PromQL Best Practices

Introduction

PromQL (Prometheus Query Language) is the powerful query language that makes Prometheus such an effective monitoring system. While the basics of PromQL are straightforward, writing efficient, maintainable, and accurate queries requires understanding some key principles and patterns. This guide covers essential best practices that will help you write better PromQL queries, avoid common pitfalls, and get the most value from your monitoring data.

Optimize for Query Efficiency

Use Rate() Correctly

When calculating rates from counters, use the rate() function appropriately:

# Good practice: rate() with a range that is 4x the scrape interval
rate(http_requests_total[5m])

# Not ideal: too short a range can lead to inaccurate or empty results
rate(http_requests_total[10s])

The general guideline is to use a range at least 4 times the scrape interval to ensure enough samples for accurate calculations.

Prefer rate() over irate() for Dashboards

While irate() gives the instant rate between the last two data points, rate() provides a more stable view by averaging over a time window:

# Better for dashboards - smoother, less sensitive to outliers
rate(http_requests_total[5m])

# More variable, can show spikes that rate() smooths out
irate(http_requests_total[5m])

Use irate() when you need to see immediate changes in rates, particularly for alerting on sudden spikes. Use rate() for most dashboard visualizations.

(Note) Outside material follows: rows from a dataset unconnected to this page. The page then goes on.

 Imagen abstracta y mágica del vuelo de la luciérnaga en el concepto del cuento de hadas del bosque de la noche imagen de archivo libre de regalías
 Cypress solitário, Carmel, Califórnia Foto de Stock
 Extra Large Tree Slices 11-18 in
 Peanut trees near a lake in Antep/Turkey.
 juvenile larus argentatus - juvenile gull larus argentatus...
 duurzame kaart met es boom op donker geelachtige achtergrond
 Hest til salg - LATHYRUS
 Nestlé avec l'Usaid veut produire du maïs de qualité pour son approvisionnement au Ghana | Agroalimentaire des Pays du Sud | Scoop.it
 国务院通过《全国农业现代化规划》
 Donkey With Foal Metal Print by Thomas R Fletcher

Avoid Expensive Operations

Minimize the use of expensive operations, especially on large result sets:

# Expensive: sort(topk(1000, sum by(instance) (rate(node_cpu_seconds_total{mode="idle"}[5m]))))

# Better: Narrow down before applying expensive operations
topk(10, sum by(instance) (rate(node_cpu_seconds_total{mode="idle"}[5m])))

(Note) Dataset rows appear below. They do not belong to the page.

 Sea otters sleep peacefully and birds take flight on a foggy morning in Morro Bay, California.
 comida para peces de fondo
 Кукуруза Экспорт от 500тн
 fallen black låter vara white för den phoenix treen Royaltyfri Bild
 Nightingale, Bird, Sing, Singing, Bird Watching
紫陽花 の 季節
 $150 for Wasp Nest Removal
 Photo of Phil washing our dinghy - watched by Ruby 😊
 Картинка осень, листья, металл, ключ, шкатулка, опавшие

Functions like sort(), topk() with large values, and *_over_time() functions with long ranges can significantly impact query performance.

Improve Query Readability and Maintainability

Use Labels Effectively

Leverage meaningful labels to make your queries more specific and easier to understand:

# Too broad
http_requests_total

# Better: filtered by specific service and environment
http_requests_total{service="auth-api", env="production"}

Well-structured labels make your queries more precise and easier to debug.

Write Clear Multi-step Queries with Comments

For complex queries, use comments and split logic into clear steps:

# Get HTTP error rate percentage by service
# 1. Calculate rate of 5xx responses
(
  sum by(service) (rate(http_requests_total{status=~"5.."}[5m]))
  /
  # 2. Calculate rate of all responses
  sum by(service) (rate(http_requests_total[5m]))
) * 100

Clear comments and formatting make complex queries easier to understand and maintain.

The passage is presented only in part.